Becoming a space warfighter at Schriever Air Force Base, Colorado.

Becoming a space warfighter at Schriever Air Force Base, Colorado. (U.S. Air Force graphic by Airman 1st Class Jonathan Whitely)


The 50th Operations Support Squadron is responsible for training future space warfighters at Schriever Air Force Base, Colorado.


Senior Airman Jelani Alcott, 50th OSS GPS satellite system operator instructor, said it is important for the warfighters of Schriever AFB to perform their jobs at an elite level.


“It is the job of the 50th OSS to provide the fundamentals and ground work for new and cross training Airmen to understand the systems they will work with,” he said. “We break down exactly what we do and put our students in the advanced warfighter mindset. We need to break down how they previously thought about how things work and teach them how space works.”


Alcott said although Schriever Airmen go to Vandenberg AFB, California, for technical training, they report to the 50th OSS at Schriever AFB, to learn specifics of how to work on an operations floor with the latest technology.


“By having our advanced training here, we’re able to ensure Airmen are more up-to-date on changes [to the systems], have more on-the-job training, and familiarize themselves with their future co-workers, leadership and the operations floors they will work on.”


Alcott said the 2nd Space Operations Squadron courses last anywhere from one to five months, with the average class having five students.


“The training taught by the 50th OSS is much more specialized than what is taught at Vandenberg,” he said. “While Vandenberg does a fantastic job of creating an understanding of space and our operations, we teach our warfighters the specific details on how to perform [their unit’s mission].”


Alcott said although enlisted personnel come directly from technical training, officers typically go from their commissioning source to Schriever AFB then to Vandenberg AFB for training and back to Schriever AFB for training with the 50th OSS.


“Officers focus more on administration and authorization,” he said. “For 2 SOPS, officers go through the satellite vehicle operator portion of the course, which covers more [information about] commanding, ensuring the [satellite] constellation is healthy, verifying commands, and making decisions on what actions need to be taken.”


Alcott said the 50th OSS has different instructors that train Airmen for assignment to the 1st SOPS, 2nd SOPS and 4th SOPS, all of which have missions with a global impact.


“An error with even just one of our satellites can have world-wide effects,” he said. “If our signal is inaccurate, if there is a signal degradation in the area, [an emergency responder] could go into the wrong house or to the wrong location, which could lead to a loss of life.”


Alcott said Airmen are required to score 80 percent or higher, successfully pass simulations and a final evaluation to graduate.


“By continually [developing] elite warfighters, we’re evolving space and cyberspace warfighting superiority,” he said.


Alcott said he enjoys being an instructor for the 50th OSS.


“It’s extremely rewarding to be an instructor,” he said. “Seeing your students grow and learn discipline, the command structure, crew communication and how our systems work, it’s really rewarding.”

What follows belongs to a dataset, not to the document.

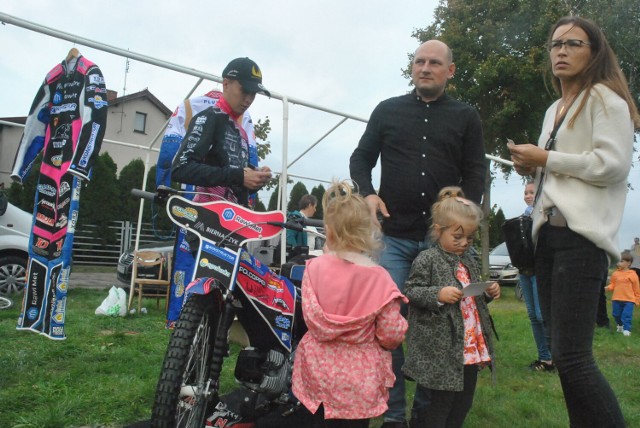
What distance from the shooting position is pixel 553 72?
2.31 meters

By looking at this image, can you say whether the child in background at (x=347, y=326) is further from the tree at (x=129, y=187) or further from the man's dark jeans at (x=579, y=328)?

Alcott said he hasn’t had a student fail a class yet.


“Despite my high expectations and [the] difficult coursework, the students continue to amaze me,” he said.


Airman 1st Class Phillipe Breault, 50th OSS student, said he is proud to be a part of the squadron.


“Being a part of the 50th OSS is special,” he said. “They have a legacy of success and a long history of [training] professional space warfighters.”


Breault said he feels more prepared to be assigned to a unit.


“With the classes I’m taking through the 50th OSS, I’m more confident in my abilities to perform my job,” he said. “The training I’m receiving is phenomenal and although there are times when [the coursework] can get tough, I’m excited to go to my unit and perform the duties I was taught.”